To do: In the excerpt on JPMorgan's quarterly earnings, what earnings per share were analysts expecting?

Excerpt to read:
=== Section Start ===
The largest US bank by assets and revenue said it earned $6.29 billion in the quarter, or $1.58 per share, down from a profit of $6.80 billion, or $1.68 per share, in the same period a year earlier. The results beat the $1.39 per share analysts were looking for, according to FactSet. “We delivered strong results this quarter with each of our businesses performing well,” JPMorgan’s CEO Jamie Dimon said in prepared remarks.

As it has been for several quarters now, JPMorgan remained under pressure from the Federal Reserve’s decision to keep interest rates at near record low levels. Banks are directly impacted by low interest rates because it inhibits their ability to charge more in interest when their customers borrow. In JPMorgan’s consumer bank, its largest division by revenue, reported a 16 percent decline in net income from a year ago to $2.20 billion. JPMorgan was able to increase deposits sharply in the quarter and also originated more mortgages, but it had to set aside more money to cover potentiall­y bad loans in its credit card and auto divisions.
=== Section End ===
Data extract:
=== Section Start ===
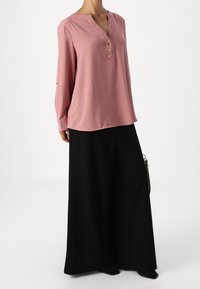 Růžová halenka s dlouhým rukávem, výstřihem do V a třemi knoflíky, v kombinaci s volnými černými kalhotami. Hladká tkanina, volný střih, minimální detaily.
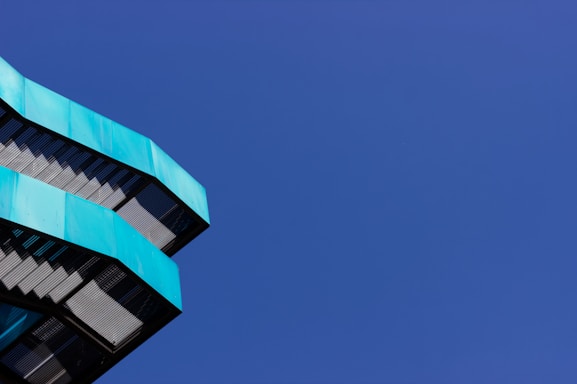 Angular, modern architectural structure with teal-colored panels is positioned against a deep blue, cloudless sky.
=== Section End ===
Answer space: $1.39 per share, according to FactSet.